By Lira Dalangin-Fernandez
INQUIRER.net
Last updated 09:03pm (Mla time) 03/09/2007
MANILA, Philippines -- Beleaguered Bayan Muna (People First) Representative Satur Ocampo has found an ally in Senator Joker Arroyo, who criticized the government for reviving old cases against the militant lawmaker and Anakpawis Representative Crispin Beltran.
In a statement, Arroyo said there was something "grievously wrong" about the standing warrant of arrest against Ocampo and the continued detention of Beltran at the Philippine Heart Center in Quezon City for crimes allegedly committed during the martial law years or before the first EDSA uprising in 1986.
"The Armed Services must re-think its position," said Senator Arroyo, a candidate of the administration’s TEAM Unity ticket.

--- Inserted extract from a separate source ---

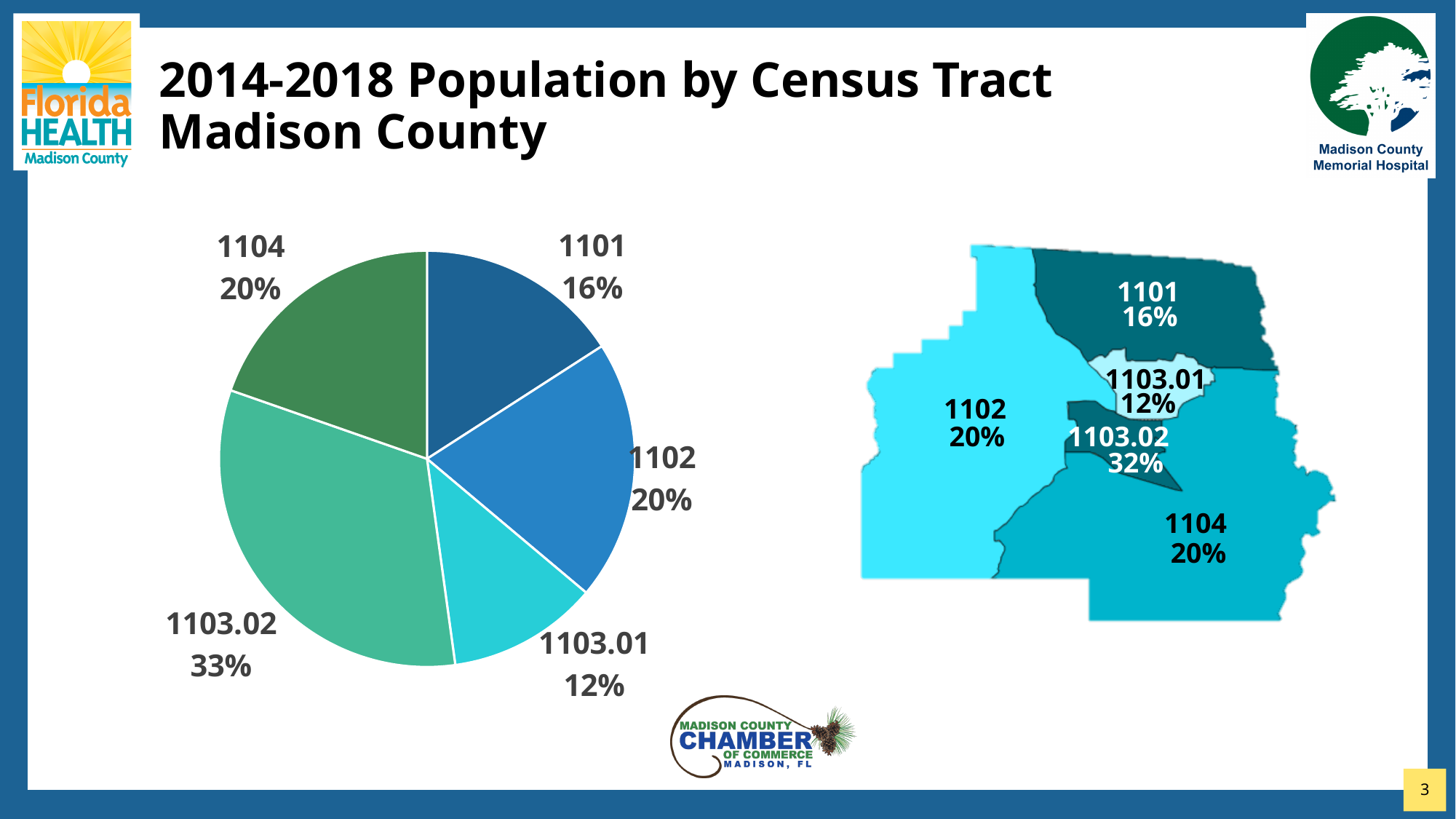
In the pie chart, how many percentage points larger is the share for tract 1103.02 than for tract 1101? 17 In the pie chart, what share of the population is in census tract 1101? 16% How many census tracts are shown as slices in the pie chart? 5 In the pie chart, what share of the population is in census tract 1103.01? 12% What type of chart is used on the left side of the slide to show population by census tract? Pie chart In the pie chart, which has the larger share, tract 1101 or tract 1104? 1104 In the pie chart, how many percentage points larger is the share for tract 1104 than for tract 1103.01? 8 What is the title of the slide containing the pie chart? 2014-2018 Population by Census Tract Madison County In the pie chart, what share of the population is in census tract 1102? 20% In the pie chart, which census tract has the largest share of the population? 1103.02 In the pie chart, which census tract has the smallest share of the population? 1103.01 In the pie chart, what share of the population is in census tract 1103.02? 33%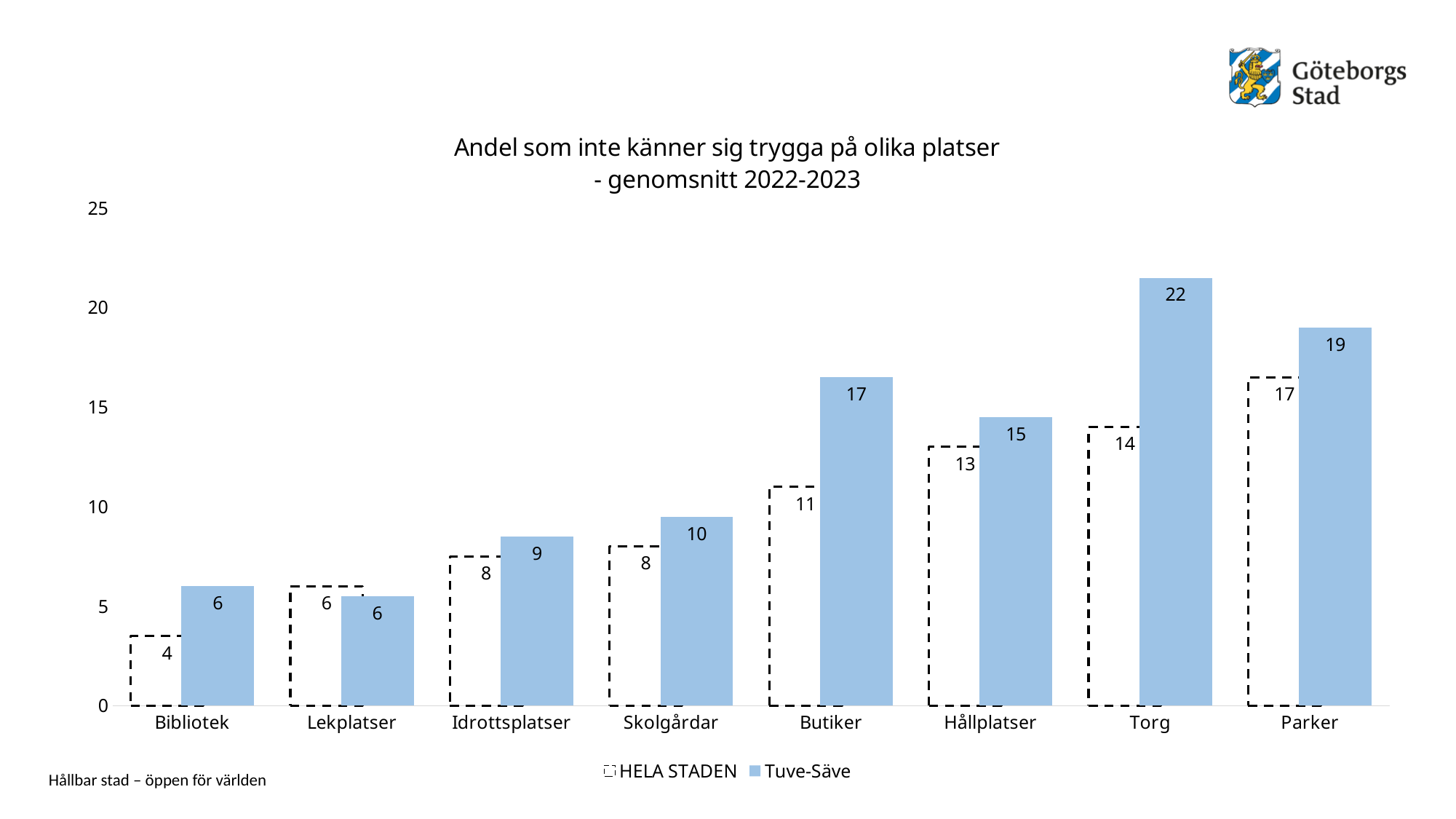
What kind of chart is shown on the slide? Bar chart Which series is drawn with a dashed outline? HELA STADEN How many categories are shown on the x axis? 8 Which category has the highest Tuve-Säve value? Torg Which category has the lowest HELA STADEN value? Bibliotek What is the HELA STADEN value for Butiker? 11 How many series does the legend list? 2 What is the difference between the Tuve-Säve values for Parker and Butiker? 2 What is the difference between the Tuve-Säve and HELA STADEN values for Torg? 8 For Butiker, which is larger: the HELA STADEN value or the Tuve-Säve value? Tuve-Säve What is the Tuve-Säve value for Skolgårdar? 10 What is the Tuve-Säve value for Torg? 22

"It has a responsibility to protect the State and the people from current elements that would want to subvert its authority; at the same time, it has also a duty to adhere to established government policy that what is past is past, otherwise, there will be no stability in government policy," he said.
A warrant of arrest has been issued against Ocampo for his alleged involvement in the purging of his comrades during the martial law years.

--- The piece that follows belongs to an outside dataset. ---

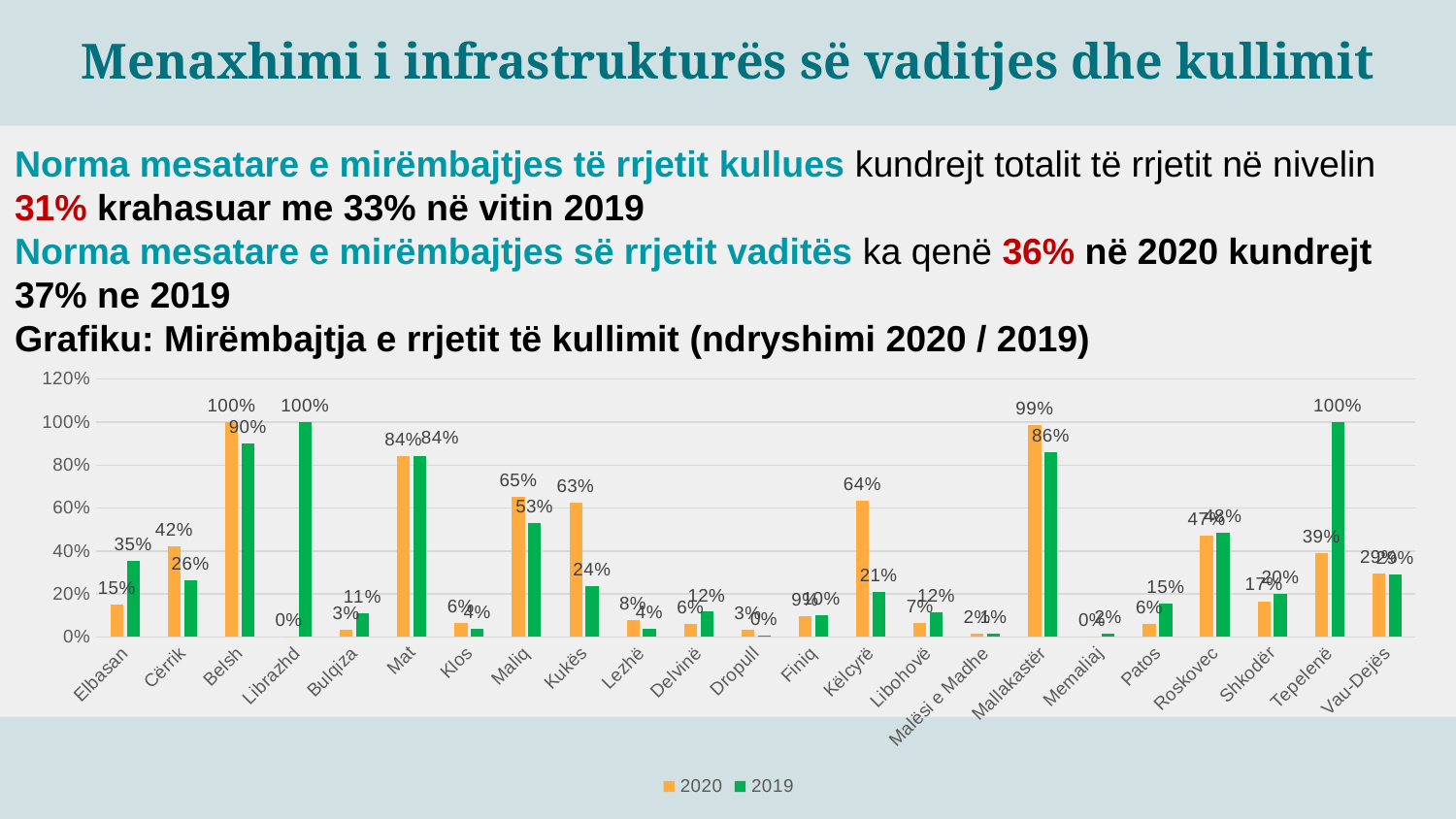
What is the 2020 value for Belsh? 100% Is the 2020 value for Këlcyrë greater or less than 60%? greater Which category has the highest 2020 value? Belsh What kind of chart is shown? Bar chart What is the 2020 value for Mallakastër? 99% Which is larger for Tepelenë, the 2020 value or the 2019 value? 2019 How many categories are shown on the x axis? 23 How many series does the legend list? 2 What is the 2020 value for Kukës? 63% What is the difference between the 2020 and 2019 values for Kukës? 39% What is the 2019 value for Elbasan? 35% What is the 2019 value for Librazhd? 100%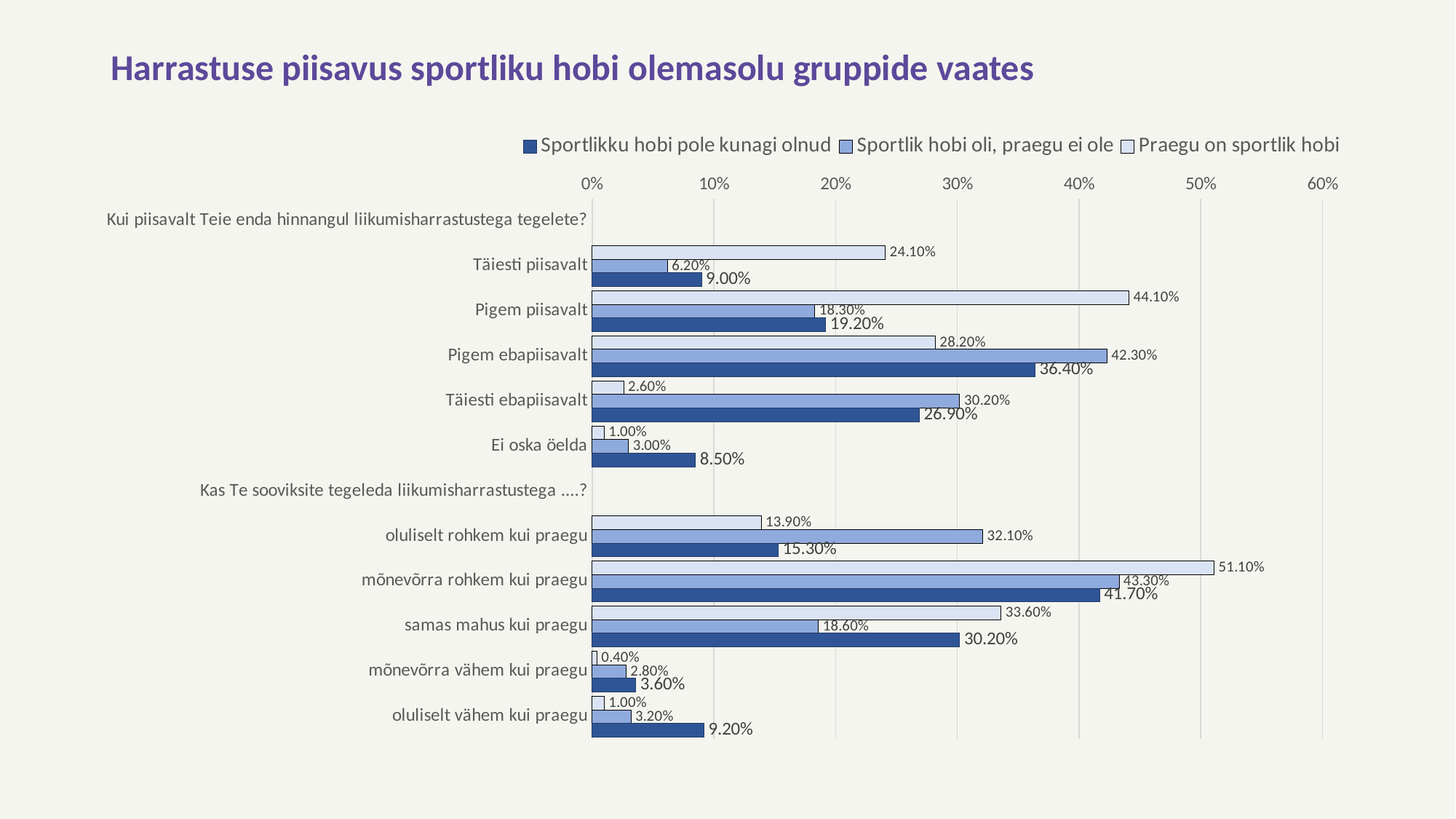
How many series does the legend list? 3 What is the difference between the "Praegu on sportlik hobi" and "Sportlikku hobi pole kunagi olnud" values in the "Täiesti piisavalt" category? 15.10% What is the value for "Sportlikku hobi pole kunagi olnud" in the "samas mahus kui praegu" category? 30.20% What is the value for "Sportlik hobi oli, praegu ei ole" in the "oluliselt rohkem kui praegu" category? 32.10% What is the value for "Praegu on sportlik hobi" in the "Pigem piisavalt" category? 44.10% What is the value for "Sportlikku hobi pole kunagi olnud" in the "Täiesti ebapiisavalt" category? 26.90% Which category has the lowest value for the "Praegu on sportlik hobi" series? mõnevõrra vähem kui praegu What is the title of the chart? Harrastuse piisavus sportliku hobi olemasolu gruppide vaates In the "Pigem ebapiisavalt" category, which series has the larger value: "Sportlik hobi oli, praegu ei ole" or "Praegu on sportlik hobi"? Sportlik hobi oli, praegu ei ole What type of chart is shown on the slide? bar chart Is the value for "Praegu on sportlik hobi" in the "mõnevõrra rohkem kui praegu" category greater or less than 50%? greater Which category has the highest value for the "Praegu on sportlik hobi" series? mõnevõrra rohkem kui praegu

Ocampo was formerly spokesman of the National Democratic Front, the political front of the communists.
The Communist Party of the Philippines had ordered the purging of rebels suspected of being deep penetration agents of the Marcos government.
Senator Arroyo said past presidents Corazon Aquino and Fidel Ramos had made policy positions designed to "put to rest the past adventurisms of the Left and Right."

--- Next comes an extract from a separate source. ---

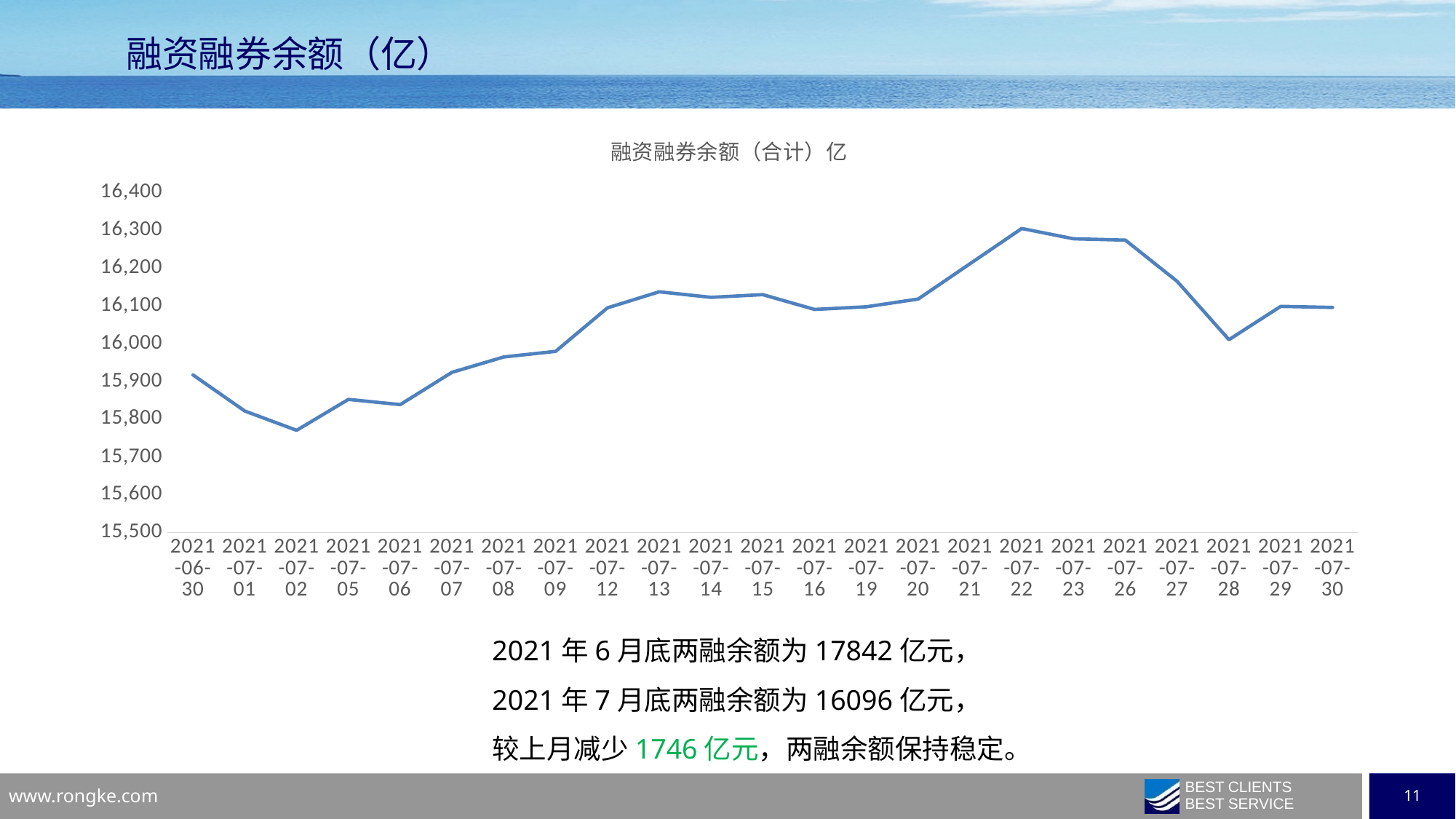
Is the value for 2021-07-02 greater or less than 15,800? less Is the value for 2021-07-12 greater or less than 16,000? greater Which date has the larger value, 2021-07-01 or 2021-07-09? 2021-07-09 Does the line rise or fall from 2021-07-22 to 2021-07-28? fall What kind of chart is shown on the slide? line chart On which date does the line reach its lowest value? 2021-07-02 On which date does the line reach its highest value? 2021-07-22 Which date has the larger value, 2021-07-26 or 2021-07-28? 2021-07-26 Is the value for 2021-07-22 greater or less than 16,200? greater What is the title of the chart? 融资融券余额（合计）亿 How many dates are plotted on the x axis of the chart? 23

"The Armed services must restrain itself from digging into the past, which was intended to be buried by past administrations," he said.
Arroyo was a human rights lawyer under the Marcos regime. He served as executive secretary during the Aquino administration.
When Aquino came to power, Arroyo said Proclamation No. 2, the suspension of the writ of habeas corpus, which had been blamed for numerous human rights violations, had been lifted.
"That operated to free all political prisoners who were incarcerated in various military stockades. That amounted to a policy statement that those who were arrested and detained for going against the martial law authorities were free for so long as this time they did not go against the present [Aquino] government," he said.
When Ramos came to power, Arroyo said the former president certified a law repealing the Anti-Subversion Act, which not only benefited the Left but the rightist elements who rebelled against the Aquino administration, including then Colonel Gregorio “Gringo” Honasan.
"That even enabled the detained Gringo Honasan to run and win a seat in the Senate," he said.